_EXERCISE GOAL_
Return, word for word, every line that follows.

— START INFORMATION PROVIDED —

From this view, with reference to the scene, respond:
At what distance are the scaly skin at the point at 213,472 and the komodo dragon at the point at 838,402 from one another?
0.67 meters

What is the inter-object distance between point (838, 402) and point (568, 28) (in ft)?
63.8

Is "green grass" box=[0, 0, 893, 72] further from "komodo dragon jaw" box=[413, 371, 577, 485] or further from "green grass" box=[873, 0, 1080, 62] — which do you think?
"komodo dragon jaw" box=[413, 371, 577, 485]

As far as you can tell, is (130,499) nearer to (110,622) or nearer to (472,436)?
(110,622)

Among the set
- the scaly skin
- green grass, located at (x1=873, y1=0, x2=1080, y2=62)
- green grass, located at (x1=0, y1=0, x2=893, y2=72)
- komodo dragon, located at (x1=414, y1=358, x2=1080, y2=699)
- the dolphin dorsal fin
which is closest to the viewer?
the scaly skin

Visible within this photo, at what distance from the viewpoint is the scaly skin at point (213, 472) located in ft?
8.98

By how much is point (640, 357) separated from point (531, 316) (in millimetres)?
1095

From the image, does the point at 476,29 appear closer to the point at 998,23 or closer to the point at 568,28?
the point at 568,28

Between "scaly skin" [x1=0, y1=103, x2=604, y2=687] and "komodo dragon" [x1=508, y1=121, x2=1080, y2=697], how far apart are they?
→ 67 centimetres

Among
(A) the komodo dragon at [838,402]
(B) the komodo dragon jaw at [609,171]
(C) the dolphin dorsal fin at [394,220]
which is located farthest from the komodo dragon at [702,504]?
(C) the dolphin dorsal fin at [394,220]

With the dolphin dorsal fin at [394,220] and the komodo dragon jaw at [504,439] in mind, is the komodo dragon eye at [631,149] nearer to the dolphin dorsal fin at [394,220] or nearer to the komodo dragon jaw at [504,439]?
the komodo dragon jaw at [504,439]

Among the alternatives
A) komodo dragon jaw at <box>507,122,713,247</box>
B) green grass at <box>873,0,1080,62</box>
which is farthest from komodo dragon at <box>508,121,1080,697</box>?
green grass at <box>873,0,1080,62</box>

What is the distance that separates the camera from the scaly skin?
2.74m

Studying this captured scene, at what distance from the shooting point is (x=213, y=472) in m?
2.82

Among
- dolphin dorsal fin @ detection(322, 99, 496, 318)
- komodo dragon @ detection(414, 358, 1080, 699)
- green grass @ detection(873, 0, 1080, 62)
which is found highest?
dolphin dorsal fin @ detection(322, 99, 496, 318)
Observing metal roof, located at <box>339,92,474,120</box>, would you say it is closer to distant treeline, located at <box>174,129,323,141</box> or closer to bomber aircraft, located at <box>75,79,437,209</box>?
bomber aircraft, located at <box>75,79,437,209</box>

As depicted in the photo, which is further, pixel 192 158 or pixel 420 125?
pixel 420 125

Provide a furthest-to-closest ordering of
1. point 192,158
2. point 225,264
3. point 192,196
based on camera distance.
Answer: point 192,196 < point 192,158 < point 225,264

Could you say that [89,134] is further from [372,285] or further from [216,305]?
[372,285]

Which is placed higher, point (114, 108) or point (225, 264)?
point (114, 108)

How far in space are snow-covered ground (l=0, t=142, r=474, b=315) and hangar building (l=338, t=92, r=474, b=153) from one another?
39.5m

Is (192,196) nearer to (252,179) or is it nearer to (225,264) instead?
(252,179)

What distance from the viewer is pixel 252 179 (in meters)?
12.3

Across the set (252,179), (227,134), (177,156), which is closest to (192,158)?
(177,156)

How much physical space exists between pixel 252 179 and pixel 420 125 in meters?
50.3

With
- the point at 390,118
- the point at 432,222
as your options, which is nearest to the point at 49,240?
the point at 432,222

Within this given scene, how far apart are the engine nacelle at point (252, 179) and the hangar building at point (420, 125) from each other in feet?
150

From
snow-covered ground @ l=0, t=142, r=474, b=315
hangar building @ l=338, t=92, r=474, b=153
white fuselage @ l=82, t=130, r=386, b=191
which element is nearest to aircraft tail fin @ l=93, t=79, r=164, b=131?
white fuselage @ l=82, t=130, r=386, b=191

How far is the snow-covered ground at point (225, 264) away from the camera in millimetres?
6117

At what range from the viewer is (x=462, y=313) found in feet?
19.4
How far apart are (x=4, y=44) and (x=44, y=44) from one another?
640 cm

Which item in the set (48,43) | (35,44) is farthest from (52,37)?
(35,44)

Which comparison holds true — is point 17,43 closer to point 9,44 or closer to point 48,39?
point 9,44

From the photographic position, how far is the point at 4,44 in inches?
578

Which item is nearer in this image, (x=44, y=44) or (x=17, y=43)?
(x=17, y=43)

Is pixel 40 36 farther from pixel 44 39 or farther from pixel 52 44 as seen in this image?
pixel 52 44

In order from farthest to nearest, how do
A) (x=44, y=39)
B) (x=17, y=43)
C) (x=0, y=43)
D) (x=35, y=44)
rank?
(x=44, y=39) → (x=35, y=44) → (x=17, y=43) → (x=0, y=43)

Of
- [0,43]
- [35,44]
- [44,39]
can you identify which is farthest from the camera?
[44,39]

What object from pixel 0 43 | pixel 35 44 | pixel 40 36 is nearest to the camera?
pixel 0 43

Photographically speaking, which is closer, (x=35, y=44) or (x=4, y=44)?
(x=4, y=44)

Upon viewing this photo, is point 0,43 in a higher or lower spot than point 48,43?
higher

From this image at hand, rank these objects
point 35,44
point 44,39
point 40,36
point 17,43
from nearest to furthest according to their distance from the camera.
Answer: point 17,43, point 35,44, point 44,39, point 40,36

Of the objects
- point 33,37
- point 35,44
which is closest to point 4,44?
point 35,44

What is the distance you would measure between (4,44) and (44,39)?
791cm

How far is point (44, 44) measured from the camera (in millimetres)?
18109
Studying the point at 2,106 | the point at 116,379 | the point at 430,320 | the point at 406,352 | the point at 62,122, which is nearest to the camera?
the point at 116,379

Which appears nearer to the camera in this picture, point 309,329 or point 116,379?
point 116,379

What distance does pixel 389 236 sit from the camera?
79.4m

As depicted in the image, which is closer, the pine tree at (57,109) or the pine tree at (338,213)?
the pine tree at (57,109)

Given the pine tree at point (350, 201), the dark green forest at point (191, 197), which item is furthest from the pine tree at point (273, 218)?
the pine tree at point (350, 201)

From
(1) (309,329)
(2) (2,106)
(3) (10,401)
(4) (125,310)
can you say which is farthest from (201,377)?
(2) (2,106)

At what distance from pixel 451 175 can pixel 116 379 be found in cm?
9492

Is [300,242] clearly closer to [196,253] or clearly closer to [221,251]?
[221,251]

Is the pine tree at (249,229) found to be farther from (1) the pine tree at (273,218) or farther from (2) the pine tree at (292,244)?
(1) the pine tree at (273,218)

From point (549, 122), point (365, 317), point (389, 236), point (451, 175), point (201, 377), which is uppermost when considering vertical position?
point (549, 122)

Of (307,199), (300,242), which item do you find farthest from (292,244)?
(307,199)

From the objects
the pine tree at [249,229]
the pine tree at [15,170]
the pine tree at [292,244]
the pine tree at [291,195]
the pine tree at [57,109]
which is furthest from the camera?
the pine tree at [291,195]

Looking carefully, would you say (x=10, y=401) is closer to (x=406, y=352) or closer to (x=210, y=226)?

— END INFORMATION PROVIDED —

_ANSWER TO THE TASK_
From this view, with reference to the scene, respond:
At what distance are the scaly skin at the point at 213,472 and the komodo dragon at the point at 838,402 from one another?
0.67 meters

What is the inter-object distance between point (838, 402) and point (568, 28) (in ft)?
63.8

Is "green grass" box=[0, 0, 893, 72] further from "komodo dragon jaw" box=[413, 371, 577, 485] or further from "green grass" box=[873, 0, 1080, 62] — which do you think?
"komodo dragon jaw" box=[413, 371, 577, 485]

As far as you can tell, is (130,499) nearer to (110,622) or nearer to (472,436)?
(110,622)

Among the set
- the scaly skin
- green grass, located at (x1=873, y1=0, x2=1080, y2=62)
- green grass, located at (x1=0, y1=0, x2=893, y2=72)
- komodo dragon, located at (x1=414, y1=358, x2=1080, y2=699)
- the dolphin dorsal fin
which is closest to the viewer?
the scaly skin

Visible within this photo, at what distance from the viewpoint is the scaly skin at point (213, 472) located in ft?
8.98

By how much is point (640, 357) separated from point (531, 316) (in millimetres)?
1095

From the image, does the point at 476,29 appear closer to the point at 998,23 or closer to the point at 568,28?
the point at 568,28

Between "scaly skin" [x1=0, y1=103, x2=604, y2=687] and "komodo dragon" [x1=508, y1=121, x2=1080, y2=697], how far apart are they?
→ 67 centimetres

Among
(A) the komodo dragon at [838,402]
(B) the komodo dragon jaw at [609,171]
(C) the dolphin dorsal fin at [394,220]
which is located farthest from the komodo dragon at [702,504]?
(C) the dolphin dorsal fin at [394,220]

With the dolphin dorsal fin at [394,220] and the komodo dragon jaw at [504,439] in mind, is the komodo dragon eye at [631,149] nearer to the dolphin dorsal fin at [394,220] or nearer to the komodo dragon jaw at [504,439]?
the komodo dragon jaw at [504,439]

Among the alternatives
A) komodo dragon jaw at <box>507,122,713,247</box>
B) green grass at <box>873,0,1080,62</box>
which is farthest from komodo dragon at <box>508,121,1080,697</box>?
green grass at <box>873,0,1080,62</box>

What is the distance that separates the camera from the scaly skin?
2.74m

Studying this captured scene, at what distance from the shooting point is (x=213, y=472) in m?
2.82

Among
- dolphin dorsal fin @ detection(322, 99, 496, 318)
- komodo dragon @ detection(414, 358, 1080, 699)
- green grass @ detection(873, 0, 1080, 62)
which is found highest?
dolphin dorsal fin @ detection(322, 99, 496, 318)
Observing metal roof, located at <box>339,92,474,120</box>, would you say it is closer to distant treeline, located at <box>174,129,323,141</box> or closer to bomber aircraft, located at <box>75,79,437,209</box>?
bomber aircraft, located at <box>75,79,437,209</box>

As depicted in the photo, which is further, pixel 192 158 or pixel 420 125?
pixel 420 125

Provide a furthest-to-closest ordering of
1. point 192,158
2. point 225,264
3. point 192,196
based on camera distance.
Answer: point 192,196 < point 192,158 < point 225,264

Could you say that [89,134] is further from [372,285] or further from [216,305]?
[372,285]

Which is placed higher, point (114, 108) or point (225, 264)?
point (114, 108)

How far in space are snow-covered ground (l=0, t=142, r=474, b=315) and hangar building (l=338, t=92, r=474, b=153) from one another?
39.5m

Is (192,196) nearer to (252,179) or is it nearer to (225,264) instead?
(252,179)

What distance from the viewer is pixel 252 179 (in meters)?
12.3

Across the set (252,179), (227,134), (177,156), which is closest to (192,158)?
(177,156)

How much physical space exists between pixel 252 179 and pixel 420 125 in meters?
50.3

With
- the point at 390,118
- the point at 432,222
as your options, which is nearest to the point at 49,240?
the point at 432,222

Within this given scene, how far apart are the engine nacelle at point (252, 179) and the hangar building at point (420, 125) from each other in feet?
150

From
snow-covered ground @ l=0, t=142, r=474, b=315
hangar building @ l=338, t=92, r=474, b=153
white fuselage @ l=82, t=130, r=386, b=191
which element is nearest to aircraft tail fin @ l=93, t=79, r=164, b=131?
white fuselage @ l=82, t=130, r=386, b=191

How far is the snow-covered ground at point (225, 264) away from the camera in millimetres?
6117

At what range from the viewer is (x=462, y=313) found in feet?
19.4
How far apart are (x=4, y=44) and (x=44, y=44) from one another?
640 cm

Which item in the set (48,43) | (35,44) is farthest from (52,37)?
(35,44)

Which comparison holds true — is point 17,43 closer to point 9,44 or closer to point 48,39?
point 9,44

From the photographic position, how far is the point at 4,44 in inches?
578

Which item is nearer in this image, (x=44, y=44) or (x=17, y=43)?
(x=17, y=43)

Is pixel 40 36 farther from pixel 44 39 or farther from pixel 52 44 as seen in this image?
pixel 52 44

In order from farthest to nearest, how do
A) (x=44, y=39)
B) (x=17, y=43)
C) (x=0, y=43)
D) (x=35, y=44)
rank?
(x=44, y=39) → (x=35, y=44) → (x=17, y=43) → (x=0, y=43)

Of
- [0,43]
- [35,44]
- [44,39]
can you identify which is farthest from the camera?
[44,39]

What object from pixel 0 43 | pixel 35 44 | pixel 40 36 is nearest to the camera?
pixel 0 43

Photographically speaking, which is closer, (x=35, y=44) or (x=4, y=44)?
(x=4, y=44)

Upon viewing this photo, is point 0,43 in a higher or lower spot than point 48,43?
higher

From this image at hand, rank these objects
point 35,44
point 44,39
point 40,36
point 17,43
from nearest to furthest according to their distance from the camera.
Answer: point 17,43, point 35,44, point 44,39, point 40,36

Of the objects
- point 33,37
- point 35,44
which is closest to point 4,44?
point 35,44

What is the distance you would measure between (4,44) and (44,39)?
791cm

How far is point (44, 44) measured from the camera (in millimetres)?
18109
Studying the point at 2,106 | the point at 116,379 | the point at 430,320 | the point at 406,352 | the point at 62,122, which is nearest to the camera?
the point at 116,379

Which appears nearer to the camera in this picture, point 309,329 or point 116,379?
point 116,379

What distance does pixel 389 236 sit from the camera?
79.4m

As depicted in the image, which is closer, the pine tree at (57,109) or the pine tree at (338,213)?
the pine tree at (57,109)

Given the pine tree at point (350, 201), the dark green forest at point (191, 197), which item is furthest from the pine tree at point (273, 218)?
the pine tree at point (350, 201)

From
(1) (309,329)
(2) (2,106)
(3) (10,401)
(4) (125,310)
can you say which is farthest from (201,377)?
(2) (2,106)

At what distance from pixel 451 175 can pixel 116 379 be found in cm?
9492

Is [300,242] clearly closer to [196,253] or clearly closer to [221,251]?
[221,251]

Is the pine tree at (249,229) found to be farther from (1) the pine tree at (273,218) or farther from (2) the pine tree at (292,244)?
(1) the pine tree at (273,218)

From point (549, 122), point (365, 317), point (389, 236), point (451, 175), point (201, 377), which is uppermost when considering vertical position?
point (549, 122)

Of (307,199), (300,242), which item do you find farthest from (292,244)?
(307,199)

From the objects
the pine tree at [249,229]
the pine tree at [15,170]
the pine tree at [292,244]
the pine tree at [291,195]
the pine tree at [57,109]
which is furthest from the camera?
the pine tree at [291,195]

Looking carefully, would you say (x=10, y=401) is closer to (x=406, y=352) or closer to (x=210, y=226)?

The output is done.